I also liked learning about Roman verism.  To go from the idealized youth of Greece to veneration of the somewhat haggard lines of age and experience in Rome appealed to me quite a lot.  Whether a society values youth or experience is really just a fashion of the time.  During the time of the American Revolutionary War (1776) the fashionable were wearing white powdered wigs to imitate their elders who had naturally gray hair.  Fashion at the court of a royal was whatever the monarch dictated and people often imitated the ruler at whatever their apparent age.  Even during the late Roman Empire we could compare the busts of Commodus and Caracalla and see the youth and beauty verses age and experience as approaches to propaganda.  I think when one is younger it seems obvious that youth, energy and beauty is better as a way to be portrayed.  Then as one gets older one can appreciate experience and relate to those who are shown to be elders.  It seems to me that the Greek Civilization represented youth and the Roman Empire used Greece as a starting point, matured as a civilization and then eventually aged and died; a natural process, no doubt, that was shown in the progression of styles used by artists.

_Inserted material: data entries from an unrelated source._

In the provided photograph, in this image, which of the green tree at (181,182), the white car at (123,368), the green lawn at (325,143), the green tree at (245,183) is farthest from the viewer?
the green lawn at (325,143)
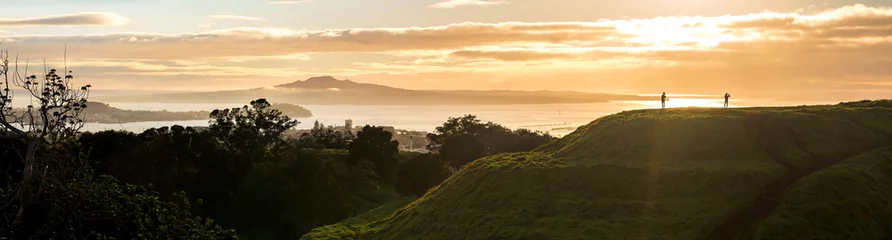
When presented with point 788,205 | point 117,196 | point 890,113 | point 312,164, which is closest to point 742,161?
point 788,205

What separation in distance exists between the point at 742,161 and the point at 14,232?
3122cm

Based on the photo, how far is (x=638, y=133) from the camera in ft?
125

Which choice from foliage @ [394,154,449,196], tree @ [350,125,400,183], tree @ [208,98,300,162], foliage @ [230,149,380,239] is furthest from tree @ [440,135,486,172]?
tree @ [208,98,300,162]

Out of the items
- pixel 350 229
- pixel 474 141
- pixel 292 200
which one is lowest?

I was also interested in the origin and conventions of the Byzantine style.  Actually, all Early Medieval art was a bit of a mystery to me.  It seems most sources I’ve seen are so busy explaining about how creative art died with the fall of Rome that they neglect the entire era.  It’s true that most of the art is not secular but to ignore this era is to ignore all of the inspiration attendant with the first flowering of Christianity.  The elongation of figures continued from Byzantium to the Early Medieval era as part of the artistic conventions of iconic art; becoming less stiff and more graceful as time went on.  We can compare the Mosaics of Emperor  Justinian and Empress Theodore (With Attendants) from 547 (page 240) with the more fluid and emotional  Crucifixion Mosaic from the Church of the Dormition, Daphni, Greece from the 11th century (page 250).   Both these works are highly stylized but the Crucifixion shows much more emotion, a trend that continued on through the Medieval Romanesque and Gothic styles.  I wanted to compare two mosaics here because as materials used to decorate churches changed from tiles to sculpture to paint to stained glass the emotions portrayed also changed.  The flexibility of paint and, in illuminated manuscripts, line invited close examination and personal contemplation such as the Chi Iota Page of the Book of Kells or the Worcester Chronicle page of Those Who Work; Those Who Fight; Those Who Pray.  Frescoes and paintings can tell their stories in nearly any interior space and mosaics, stone or other sculpture and stained glass seem better suited for larger or more public indoor or outdoor works.

I had also always wondered about how the paint on the glass in a stained glass window lasted for hundreds of years.  Here I found out (on page 497) that the metallic paint was actually heated and fused to the glass so it would last as long as the glass itself.  I also liked some of the pictures that were provided to illustrate how Gothic architecture could allow for such large areas of glass that the interior of these cathedrals looked like the inside of a kaleidoscope such as in the Upper Chapel of the Sainte Chapelle in Paris.